Он проснулся под теплым тулупом с подтянутыми к животу коленями и обхватив плечи руками. Можно спать еще и еще, можно спуститься вниз и пожевать хлеба: мягкого и вкусного. Или даже пирога с малиной. Можно пить сколько хочешь, и никто не пнет тебя и не оттащит за волосы от ведра с водой. Надо соглашаться с Тучей Ярославичем, надо хвататься за эту службу руками и ногами, надо благодарить его и целовать сапоги, за то что позволяет жить на своей земле и не тащит к воеводе.
Последние месяцы на руднике едва не убили Нечая: безвылазная работа в шахте рано или поздно убивала всех. Он перестал быть зверем, которого требуется усмирить, он не испытывал злости, только обиду – от голода, от побоев, от желания спать, ему все время хотелось заплакать. Единственное, с чем он не мог смириться, так это со своей участью. Если бы не надежда на то, что это когда-нибудь кончится, он бы сошел с ума или повесился. Некоторые сходили с ума, некоторые вешались, но некоторые и бежали! Если бы не эти удачные побеги, дающие надежду, Нечай бы не отважился рискнуть в третий раз.
Рудник у монахов был жалкий, неглубокий.
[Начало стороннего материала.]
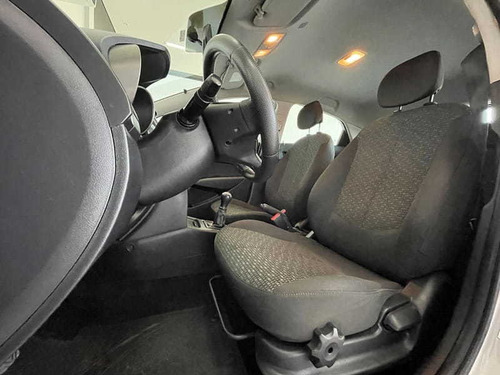 Imagem 9 de 15 de Hyundai Hb20 1.0m Comfor 2017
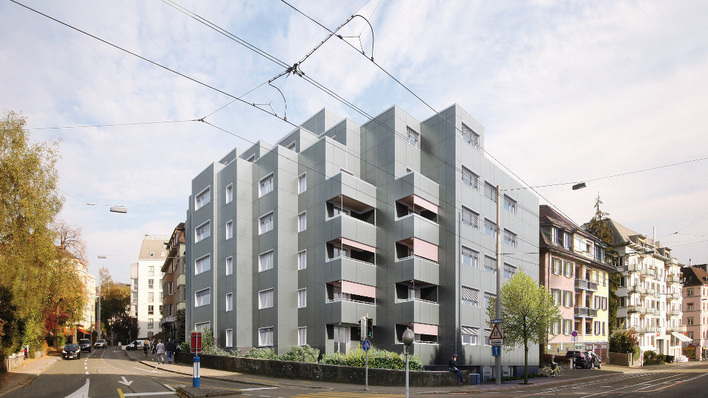Welche gestalterischen Möglichkeiten Architekten mit der Photovoltaik inzwischen haben, wird ein Thema auf dem ersten Symposium solares Bauen sein.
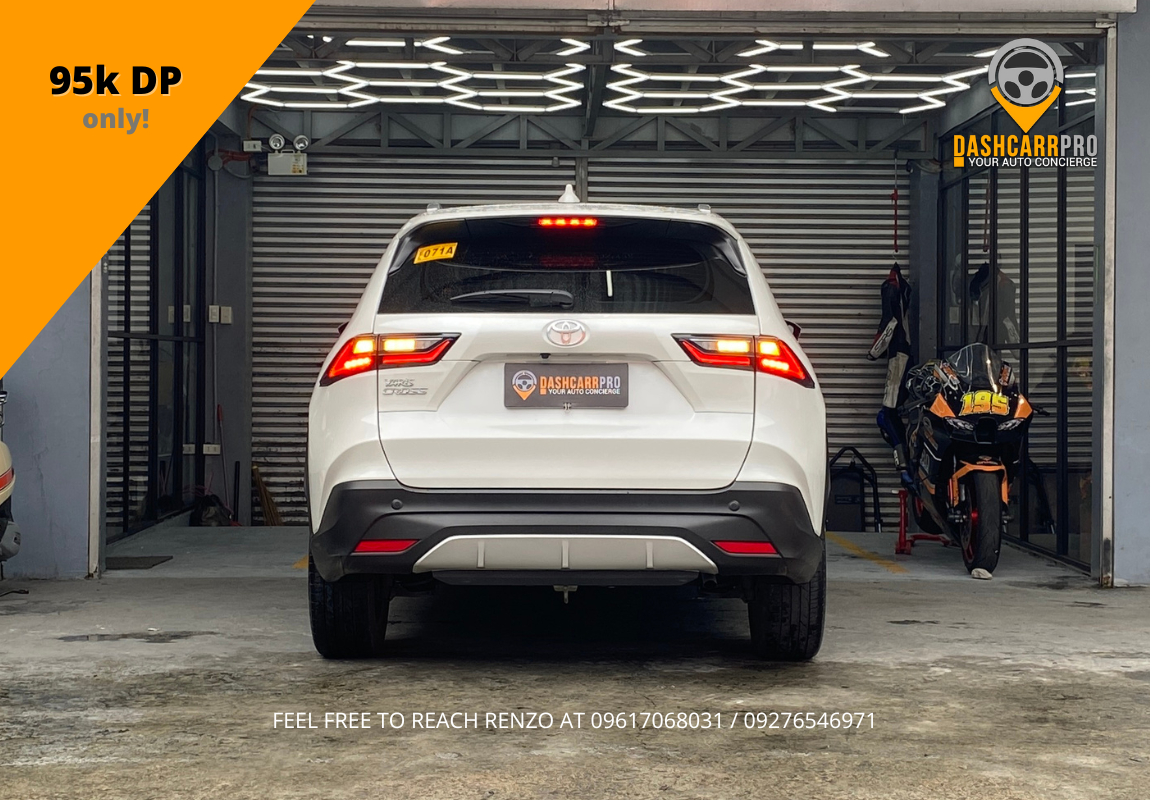 2024 Toyota Yaris Cross 1.5 V CVT PC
Крепить стенки и потолки штолен они то ли не умели, то ли ленились, но из девяти шахт обрушились пять только за три года работы. Вместо вертикальных колодцев с подъемниками рыли наклонные лазы. Откачивать воду монахи не считали нужным, и ставили деревянные козлы для работы в забоях, чтоб отбитая руда не падала в воду. Впрочем, и руды там было немного, ее пласты уходили вглубь, туда, куда монахи соваться побаивались.
Нечай слишком долго ждал. Боялся. После второго побега он встал на ноги только к июлю, и надо было бежать в августе, летом, пока в лесу не видно следов, пока можно спать на земле и есть ягоды. Но стоило ему подумать о побеге, как на него нападал страх, и он каждый день откладывал, отодвигал следующую попытку. Пока не выпал снег. В ноябре его поставили «коренным» – рубить руду в забое, и промедление едва не стоило ему жизни.
Он тряхнул головой и повернулся на другой бок: не думать об этом. Забыть о Туче Ярославиче, об Афоньке, забыть. Когда наступит время решать – тогда и решать. А пока никто его ни о чем не спрашивает, можно об этом не думать. Чему быть – того не миновать.